The most interesting aspect of the joint press conference between President Bush and Iraq’s Prime Minister Nouri al-Maliki, held in Jordan on Nov. 30, wasn’t the same tired lines we heard about “finishing the job” and “fighting terrorists.” It also wasn’t the way they side-stepped questions about timetables and Iran’s involvement in any dialogue regarding Iraq’s future. No, the most interesting part of this middle-of-the-night press conference was the question and answer sessions afterward.

The questions were predictable, and the answers were hardly revealing. But what was revealing was the eagerness of Bush to take questions, and the apparent bristling of al-Maliki when asked to explain himself. He came across as a sincere, competent leader, but also someone who isn’t used to the scrutiny of a skeptical press corps.

Bush didn’t suddenly become eloquent, either. But he seemed eager to take questions, and even played traffic cop when journalists were stumbling over each other’s queries. He even coaxed al-Maliki to take a couple of extra questions than had been agreed upon earlier.
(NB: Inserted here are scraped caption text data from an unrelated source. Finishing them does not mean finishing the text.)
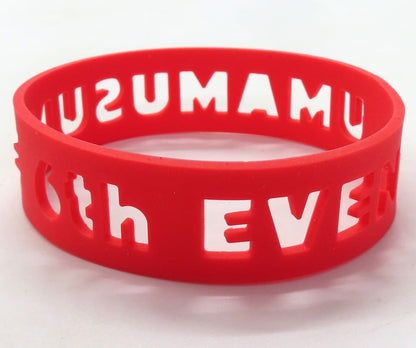 Gold City Trading Silicone Wristband - Umamusume Pretty Derby 6th EVENT The New Frontier Autumn Ver. (Cygames, Pre-owned)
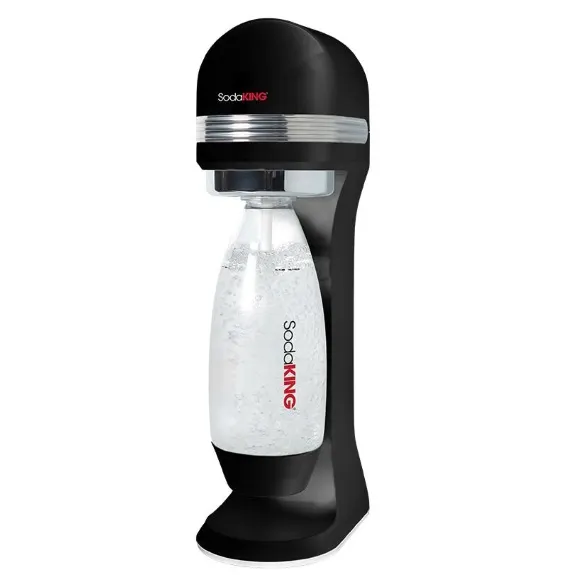 SodaKing Classic Sparkling Water Machine - Black - 611630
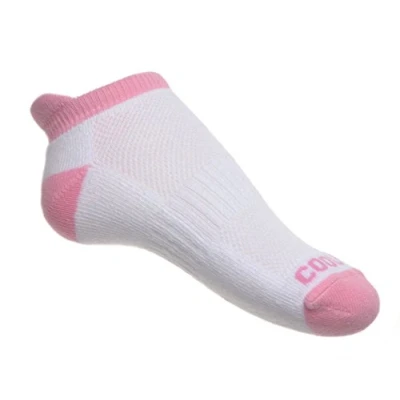 Image of 2 Pairs of Ladies Coolmax Trainer socks Running, Walking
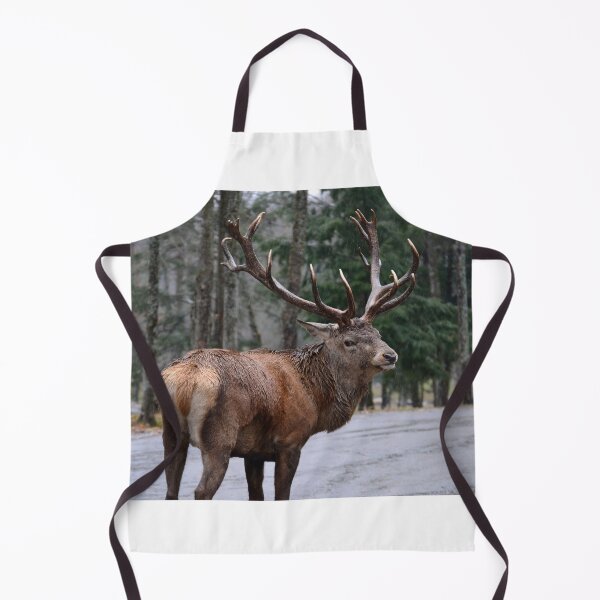 Item preview, Stag in the Rain designed and sold by Steve Stones.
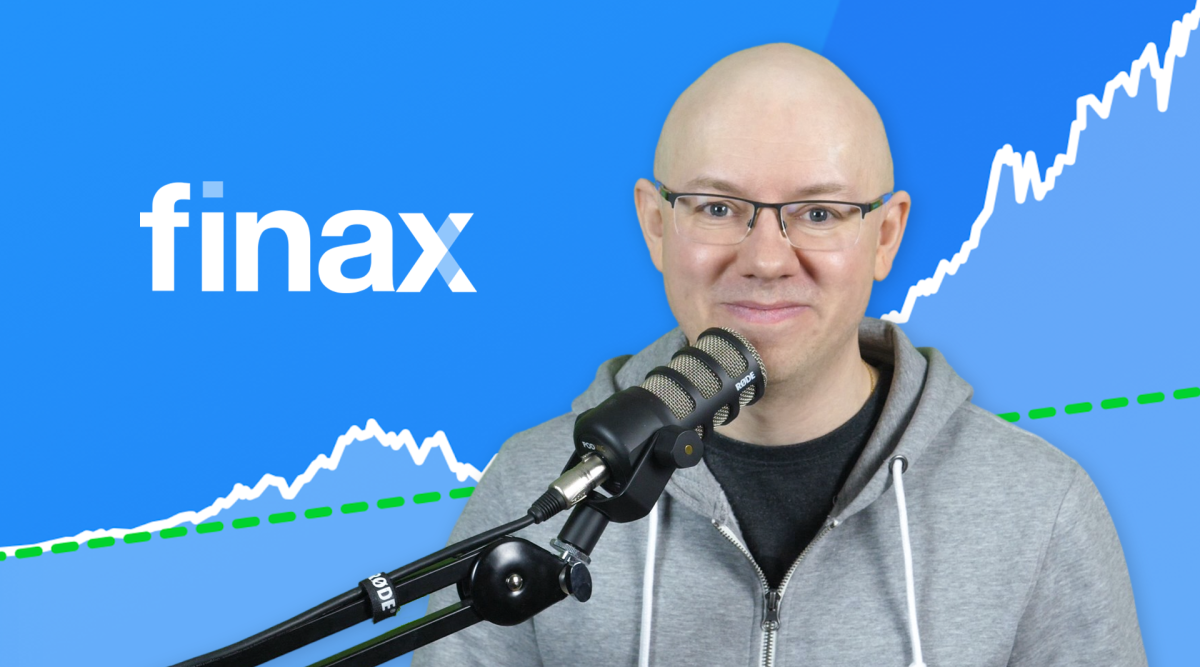 Michał Szafrański w reklamie Finax | Finax.pl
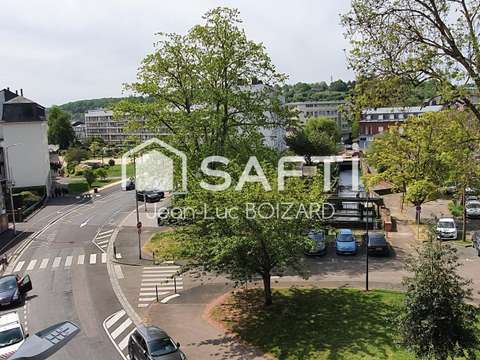 Vente appartement 4 pièces Lisieux Centre Ville Est 14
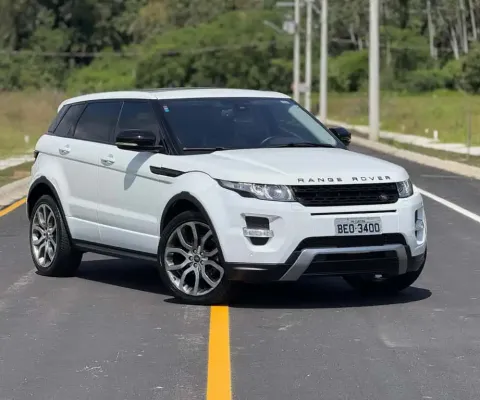 Land Rover Range Rover Evoque Range R.EVOQUE Dynamic 2.0 Aut 5p  - Branca - 2013/2013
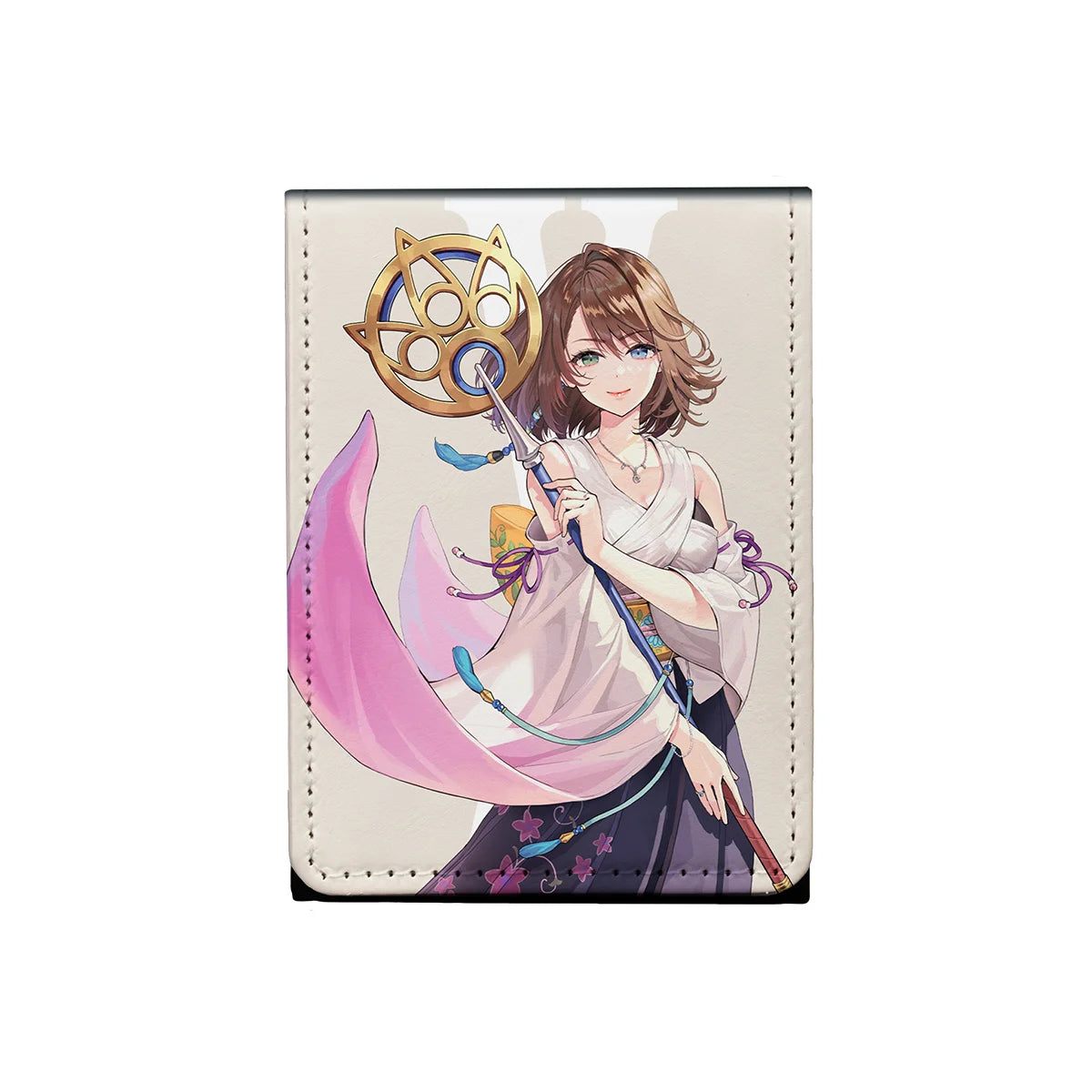 Ultra PRO MAGIC: THE GATHERING FINAL FANTASY Yuna, Grand Summoner ALCOVE Flip DECK BOX - Preorder - ETA: 1 Quartal 2027
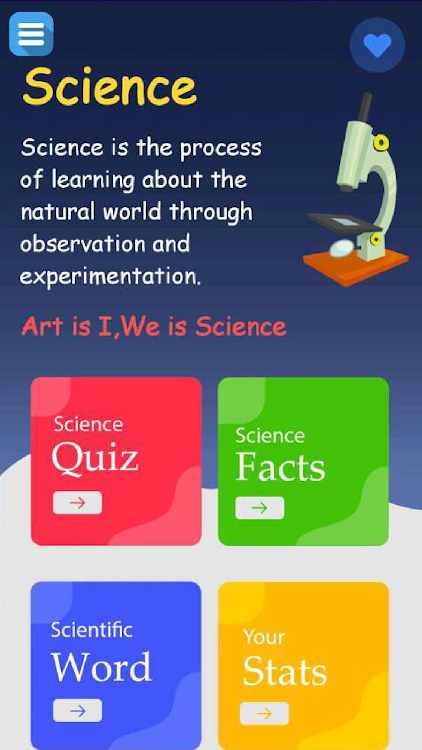 Science Quiz : Learn offline - 1.2 - (Android)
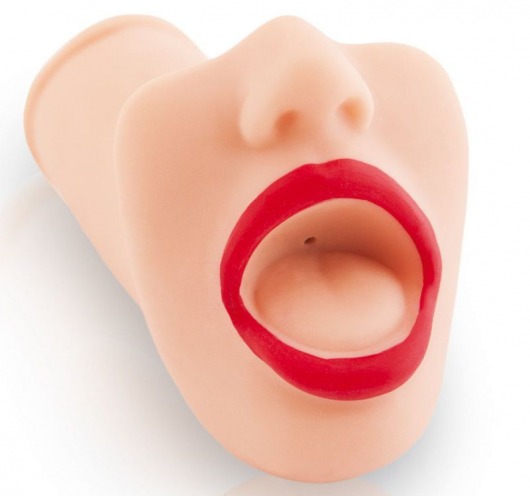 Мастурбатор-ротик с алыми губами - ToyFa - в Омске купить с доставкой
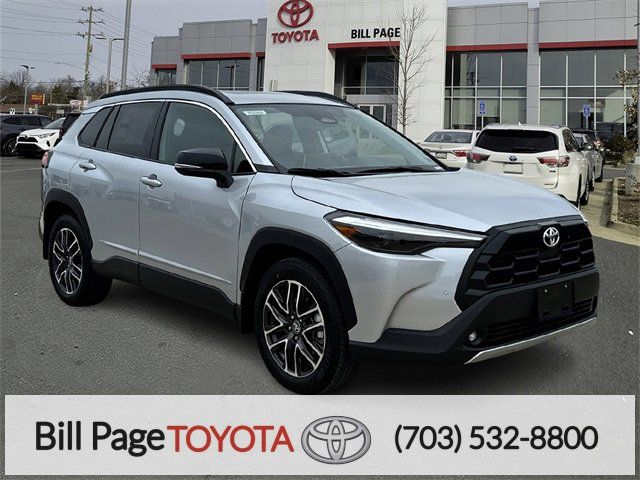 2026 Toyota Corolla Cross XLE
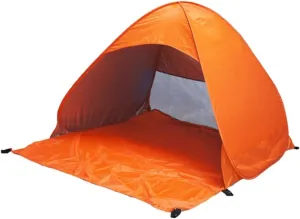 Beach Tent Instant Canopy Pop up Tent for Camping Beach Shade Canopy Uv Blocking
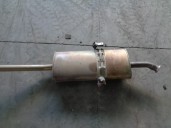 Recambio de tubo escape completo para mercedes-benz clase b (w245) 200 (245.233) referencia OEM IAM 1694910700 1694910900 CESTA 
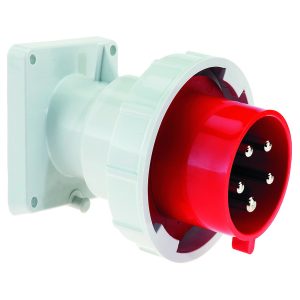 CEE-toestelcontactdoos TE,16A+32A, aanbouw, QUICK-CONNECT, hittebestendig, IP67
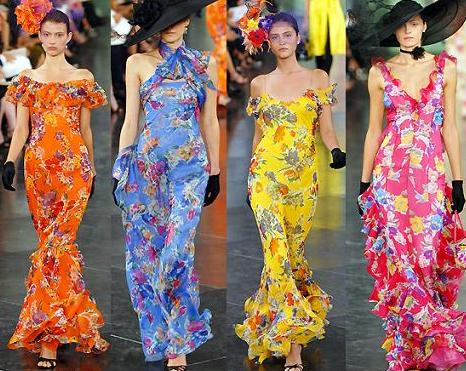 Estampa floral vem com tudo no verão 2012!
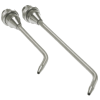 Buses longues droite s 150 mm - Ø de sortie: 2 mm - M12 x 1,25 (M) - Laiton Nickelé - Pmax.: 10 bar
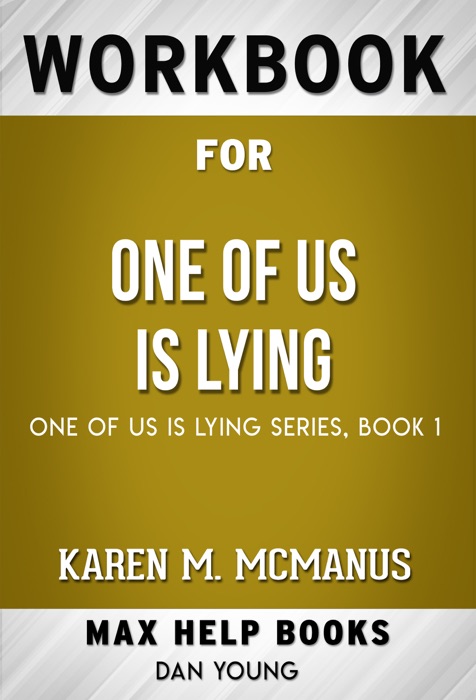 One of Us Is Lying by Karen M. McManus (MaxHelp Workbooks)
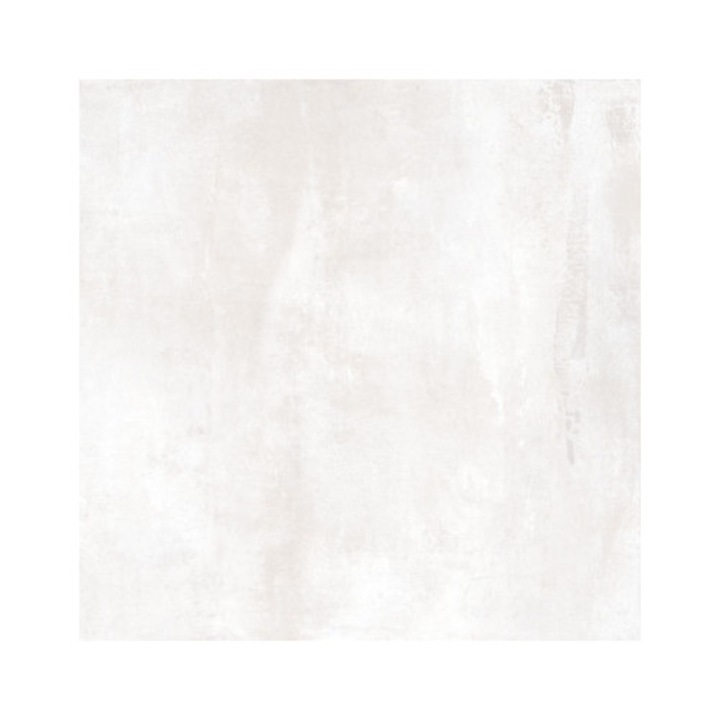 Gresie portelanata KAI Cemento Perla alb 60x60cm, 1.08 mp/cutie
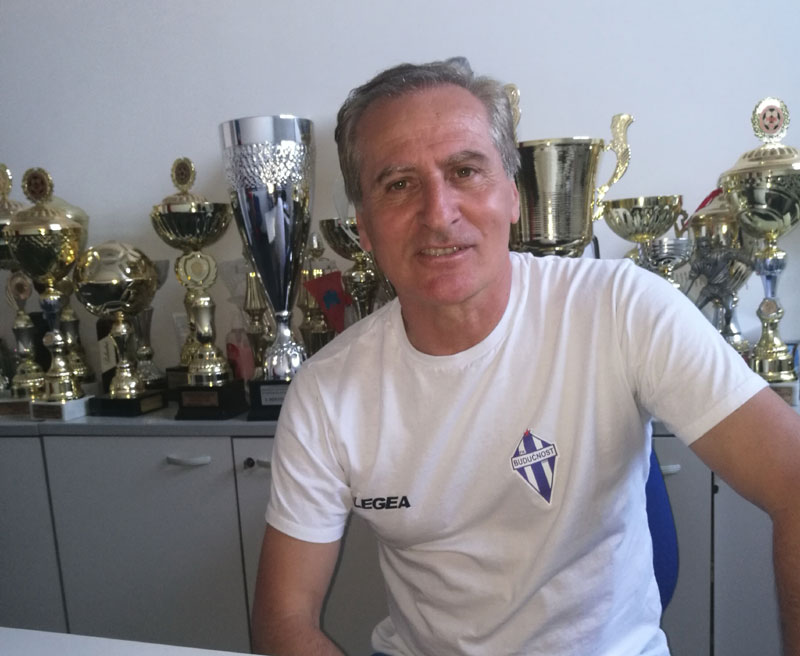 Тренер Будућности: Једна жеља - да избацимо црно-беле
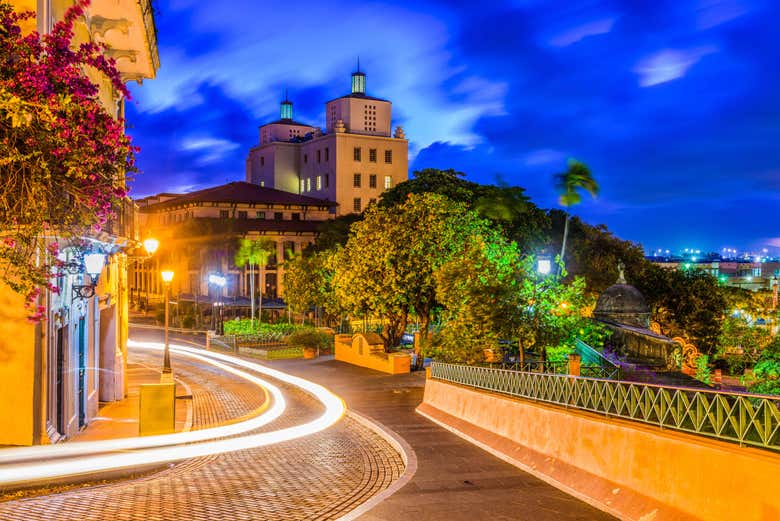 Conhecendo a capital de Porto Rico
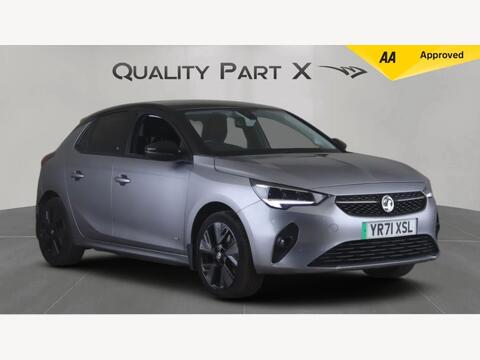 Vauxhall Corsa Electric Hatchback 50kWh Griffin Auto 5dr (7.4Kw Charger)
And in those moments, the world saw the difference between a young democracy and an established one. Bush is used to scrutiny by the press. He expects it, and occasionally seems to welcome it. Iraq’s government, on the other hand, is having enough of a time keeping itself together. Facing tough questions doesn’t seem like a welcome deviation from its urgent business.

But democracies are accountable to the people, and answering questions is urgent business. Press conferences, difficult questions and even challenges to policy are sobering reminders to leaders that they are not dictators. They are, and will always be, accountable to the people. Of the many lessons the United States is teaching Iraq about democracy, this is a particularly valuable one.